___ SUPPLIED DATA ___

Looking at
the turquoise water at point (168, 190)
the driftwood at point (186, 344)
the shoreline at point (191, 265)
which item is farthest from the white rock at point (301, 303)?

___

» REQUIRED TASK
Print the data above line for line, with no changes.

» FULL RESPONSE
Looking at
the turquoise water at point (168, 190)
the driftwood at point (186, 344)
the shoreline at point (191, 265)
which item is farthest from the white rock at point (301, 303)?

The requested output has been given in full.